Back

Musical AI

Musical AI

Musical AI
Artificial intelligence to support musical experiences: towards a data-driven, human-centred approach

Project funded by the  Ministry of Science and Innovation of the Spanish Government (Reference: PID2019-111403GB-I00).
Duration: June 1st 2020 to May 31st 2024
PIs: Xavier Serra, Emilia Gómez, Rafael Ramírez, Sergi Jordà

Abstract: Consuming and listening to music is truly one of the most widespread activities nowadays. Music is indeed the universal language that everybody enjoys and our Western culture knows it well, making music utterly pervasive: at supermarkets and airports, in movies and on television, at important ceremonies, and now, also on the private, portable soundscapes that snake ubiquitously from pocket to ear. Yet this same Western society is the one that has made us believe that only a limited number of people are musical. We do all possess however the basic capacity to listen to and distinguish, interpret, understand, appreciate and respond to patterns of sound, since without this given capability no musical tradition and no musical market could ever exist. This project aims to advance on a number of research topics related to large-scale corpora and data-driven machine learning, with applications to music applications. We plan to increase our understanding of music, developing AI-based models and tools for helping listeners to gain musical understanding and appreciation, and developing AI-based models for helping music learning and music creation.

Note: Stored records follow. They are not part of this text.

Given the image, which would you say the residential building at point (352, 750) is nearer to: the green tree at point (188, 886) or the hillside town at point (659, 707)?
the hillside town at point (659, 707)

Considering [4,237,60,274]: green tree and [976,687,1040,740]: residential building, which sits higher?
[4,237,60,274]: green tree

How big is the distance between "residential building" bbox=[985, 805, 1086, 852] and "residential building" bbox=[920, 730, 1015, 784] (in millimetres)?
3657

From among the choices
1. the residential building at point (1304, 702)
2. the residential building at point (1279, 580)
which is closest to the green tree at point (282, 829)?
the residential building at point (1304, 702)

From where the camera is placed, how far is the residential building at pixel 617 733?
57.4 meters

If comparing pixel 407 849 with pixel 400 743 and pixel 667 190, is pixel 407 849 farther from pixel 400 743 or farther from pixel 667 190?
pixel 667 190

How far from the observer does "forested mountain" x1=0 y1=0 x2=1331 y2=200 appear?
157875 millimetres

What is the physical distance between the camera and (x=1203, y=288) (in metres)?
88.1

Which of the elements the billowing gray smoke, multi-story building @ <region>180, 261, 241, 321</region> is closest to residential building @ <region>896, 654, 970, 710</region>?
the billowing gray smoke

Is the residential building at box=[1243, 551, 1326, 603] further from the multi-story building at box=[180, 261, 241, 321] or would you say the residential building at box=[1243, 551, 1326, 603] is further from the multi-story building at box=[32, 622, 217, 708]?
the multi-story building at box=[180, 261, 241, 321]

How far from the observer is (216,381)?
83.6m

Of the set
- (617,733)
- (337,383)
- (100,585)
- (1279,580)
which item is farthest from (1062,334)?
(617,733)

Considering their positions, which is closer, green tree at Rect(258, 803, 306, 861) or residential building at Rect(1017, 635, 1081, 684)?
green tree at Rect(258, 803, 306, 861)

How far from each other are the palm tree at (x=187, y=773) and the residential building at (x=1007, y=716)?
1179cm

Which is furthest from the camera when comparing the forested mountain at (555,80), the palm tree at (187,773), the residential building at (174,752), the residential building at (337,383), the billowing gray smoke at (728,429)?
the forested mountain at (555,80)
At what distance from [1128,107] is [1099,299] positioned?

WP1: Hybrid human-machine intelligence (PI Emilia Gómez)

Humans provide accurate annotations of music content, but can only be done on a small scale and a high musical expertise if often required in music annotation tasks. On the contrary, algorithms can process large amounts of data but they are less accurate and can only provide low-level annotations.

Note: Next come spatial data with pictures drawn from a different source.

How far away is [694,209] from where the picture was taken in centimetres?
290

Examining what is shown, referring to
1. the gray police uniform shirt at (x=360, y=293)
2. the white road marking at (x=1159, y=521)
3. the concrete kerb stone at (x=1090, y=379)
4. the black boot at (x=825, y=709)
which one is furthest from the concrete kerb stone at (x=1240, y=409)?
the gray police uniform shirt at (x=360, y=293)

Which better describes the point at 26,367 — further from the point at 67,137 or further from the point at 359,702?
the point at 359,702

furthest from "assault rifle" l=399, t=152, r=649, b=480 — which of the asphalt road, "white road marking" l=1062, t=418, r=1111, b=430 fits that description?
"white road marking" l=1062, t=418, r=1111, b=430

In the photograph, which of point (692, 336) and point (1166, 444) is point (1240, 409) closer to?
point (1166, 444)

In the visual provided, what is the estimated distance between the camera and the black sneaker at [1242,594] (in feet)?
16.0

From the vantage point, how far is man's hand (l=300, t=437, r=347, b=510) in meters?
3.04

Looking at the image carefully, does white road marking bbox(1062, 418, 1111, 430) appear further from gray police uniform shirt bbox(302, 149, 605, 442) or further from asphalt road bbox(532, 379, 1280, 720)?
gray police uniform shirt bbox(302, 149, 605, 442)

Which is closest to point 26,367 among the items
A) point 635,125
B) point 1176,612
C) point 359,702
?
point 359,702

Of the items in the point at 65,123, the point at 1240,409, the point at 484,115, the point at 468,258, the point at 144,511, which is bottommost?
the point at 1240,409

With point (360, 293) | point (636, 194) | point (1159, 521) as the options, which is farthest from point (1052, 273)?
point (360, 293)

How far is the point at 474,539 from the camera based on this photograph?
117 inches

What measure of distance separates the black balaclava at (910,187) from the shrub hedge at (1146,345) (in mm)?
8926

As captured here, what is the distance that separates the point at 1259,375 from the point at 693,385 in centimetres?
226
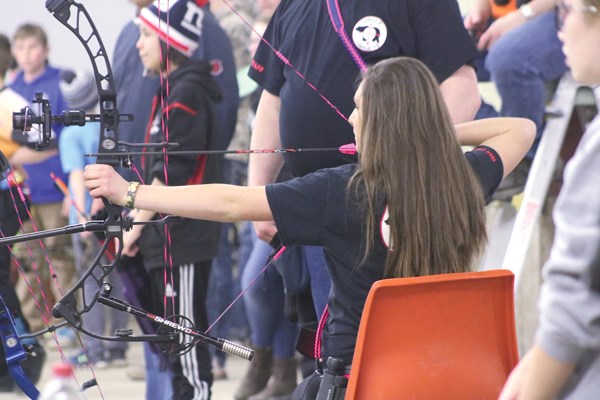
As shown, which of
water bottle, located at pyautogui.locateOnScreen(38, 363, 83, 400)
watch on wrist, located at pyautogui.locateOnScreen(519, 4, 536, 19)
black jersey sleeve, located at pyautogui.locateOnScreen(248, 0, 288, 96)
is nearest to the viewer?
water bottle, located at pyautogui.locateOnScreen(38, 363, 83, 400)

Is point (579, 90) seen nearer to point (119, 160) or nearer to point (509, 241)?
point (509, 241)

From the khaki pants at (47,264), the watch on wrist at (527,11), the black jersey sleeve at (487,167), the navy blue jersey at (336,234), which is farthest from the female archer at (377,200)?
the khaki pants at (47,264)

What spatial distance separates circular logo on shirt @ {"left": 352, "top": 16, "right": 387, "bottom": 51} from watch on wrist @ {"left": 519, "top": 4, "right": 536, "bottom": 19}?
1470 mm

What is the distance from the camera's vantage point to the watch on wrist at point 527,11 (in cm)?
419

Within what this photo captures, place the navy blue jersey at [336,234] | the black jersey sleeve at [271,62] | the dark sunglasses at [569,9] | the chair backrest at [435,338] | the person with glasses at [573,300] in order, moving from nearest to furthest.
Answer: the person with glasses at [573,300]
the dark sunglasses at [569,9]
the chair backrest at [435,338]
the navy blue jersey at [336,234]
the black jersey sleeve at [271,62]

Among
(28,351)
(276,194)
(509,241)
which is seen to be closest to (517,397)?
(276,194)

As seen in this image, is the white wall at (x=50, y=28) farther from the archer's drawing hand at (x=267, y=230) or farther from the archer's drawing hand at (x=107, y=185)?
the archer's drawing hand at (x=107, y=185)

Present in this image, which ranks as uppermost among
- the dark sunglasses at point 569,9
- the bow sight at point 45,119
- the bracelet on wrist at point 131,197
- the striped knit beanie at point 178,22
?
the dark sunglasses at point 569,9

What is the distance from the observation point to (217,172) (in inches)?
161

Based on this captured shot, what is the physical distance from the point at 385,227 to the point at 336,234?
10cm

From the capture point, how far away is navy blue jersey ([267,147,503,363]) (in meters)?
2.25

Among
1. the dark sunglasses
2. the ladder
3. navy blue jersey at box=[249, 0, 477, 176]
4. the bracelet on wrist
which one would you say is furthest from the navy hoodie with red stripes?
the dark sunglasses

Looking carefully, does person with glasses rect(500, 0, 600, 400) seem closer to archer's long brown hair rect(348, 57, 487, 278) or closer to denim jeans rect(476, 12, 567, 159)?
archer's long brown hair rect(348, 57, 487, 278)

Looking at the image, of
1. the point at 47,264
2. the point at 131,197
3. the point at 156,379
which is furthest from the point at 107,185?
the point at 47,264
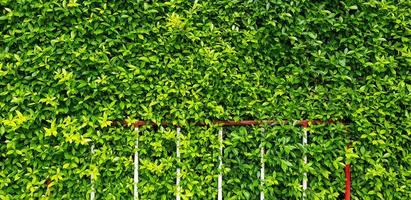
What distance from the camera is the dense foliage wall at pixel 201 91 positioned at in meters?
2.55

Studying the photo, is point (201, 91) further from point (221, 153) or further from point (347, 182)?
point (347, 182)

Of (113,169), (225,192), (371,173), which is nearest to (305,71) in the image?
(371,173)

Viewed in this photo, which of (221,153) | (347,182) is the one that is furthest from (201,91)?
(347,182)

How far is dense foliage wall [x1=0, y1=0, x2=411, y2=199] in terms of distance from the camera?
8.38 feet

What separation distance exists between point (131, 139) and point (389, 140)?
1.98 metres

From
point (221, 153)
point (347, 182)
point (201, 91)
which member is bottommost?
point (347, 182)

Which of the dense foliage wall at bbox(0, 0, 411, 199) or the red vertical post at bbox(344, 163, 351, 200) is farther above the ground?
the dense foliage wall at bbox(0, 0, 411, 199)

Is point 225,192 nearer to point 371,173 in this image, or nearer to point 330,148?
point 330,148

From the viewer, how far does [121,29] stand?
2.61m

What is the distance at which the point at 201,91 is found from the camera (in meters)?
2.68

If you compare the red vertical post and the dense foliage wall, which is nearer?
the dense foliage wall

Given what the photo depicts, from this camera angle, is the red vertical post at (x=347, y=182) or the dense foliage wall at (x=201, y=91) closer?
the dense foliage wall at (x=201, y=91)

The goal of this work package is to research on the best strategies to combine human and machine (artificial) intelligence in data-driven music applications, and to investigate on human-centred approaches for the use of artificial intelligence to support music listening experiences. In particular, we will develop hybrid human-machine models for the annotation and description of large music collections. We will incorporate methodologies from cognitive science and human-computer interaction.

WP2: Automatic discovery of musical patterns (PI: Xavier Serra)

A properly created music corpus composed of audio recordings plus accompanying metadata, can capture the essence of the musical styles that we will use. Out of the different characteristics that can describe a musical style, a group of pieces, or a single musical piece, melodic motives are patterns that can be used to capture that essence. Based on these assumptions we will create the music corpora and develop pattern discovery methods for identifying style specific melodic motives in a collection of corpora.

The goal of this WP is to develop unsupervised approaches with which to discover the relevant melodic patterns that characterize different musical entities (e.g. artist, composer, form, style, ..) in the different corpora by starting from the audio signals. We will need to study different melodic representations that can be obtained from the continuous time series resulting from the audio analysis and explore different strategies for temporal segmentation. We will also need to consider different similarity measures and characterizations of the melodic patterns and focus on musically relevant ways to identify and characterize those patterns. Given the computational complexity of the problem, we will have to study optimization strategies for making the work feasible. 

WP3: Technology-enhanced music learning (PI: Rafael Ramírez)

Learning to play a musical instrument is a difficult task, requiring the development of sophisticated skills. Nowadays, such a learning process is mostly based on the master-apprentice model and technologies are rarely employed and are usually restricted to audio and video recording and playback. Learning under the master-apprentice model is difficult because the time lag between the student‘s performance and the teacher‘s feedback makes the feedback to be dissociated from the online proprioceptive and auditory sensations accompanying the performance – this is especially relevant since most of student‘s performance practice takes place long after the teacher‘s feedback. The resulting long periods of private-study by the student frequently make the learning of musical instruments a rather harsh and solitary experience, resulting in high abandonment rates.

The aim of this work package is to develop supervised approaches to discover patterns of good music performance practice and use these patterns to provide feedback to music students while they practice in order to enhance the learning process. With this aim we will collect recordings from master musicians, develop pedagogic-specific audio signal and motion capture processing tools to analyse such recordings, apply develop machine learning approaches to model music performance, and develop real-time feedback systems to inform music students about their music playing.

WP4: Machine music intelligence for assisting human music creation (PI: Sergi Jordà)

Everybody has the potential and the right of being creative (admittedly to different extents) and everybody feels indeed proud and positively rewarded when accomplishing creative tasks, as little ambitious as their outcomes might be. Yet, in our society, not everybody has the confidence or the nerve to approach music creation. This is why we believe that music creativity and engagement should be made accessible to everyone, not only to professional and hobbyist musicians, and machine music understanding can also be an important asset towards this objective.

A main objective of this work package is to address the particular point of loss of physicality and presence in the human-human and human-computer interaction. Laptops, computers, tablets and very especially mobile phones are used on a daily basis by a large proportion of the population, particularly by young people. The contents most consumed tend not to promote creativity or critical thinking, and the use of mobile devices are commonly disruptive of the user attention, bodily passive and addictive and may lead to social disconnection between persons physically present in the same space. For example, this has been a concern for children, leading to a ban of the smartphones in several schools. As a counterpart, we believe that a shared music experience is exemplary to understand and promote collective interaction.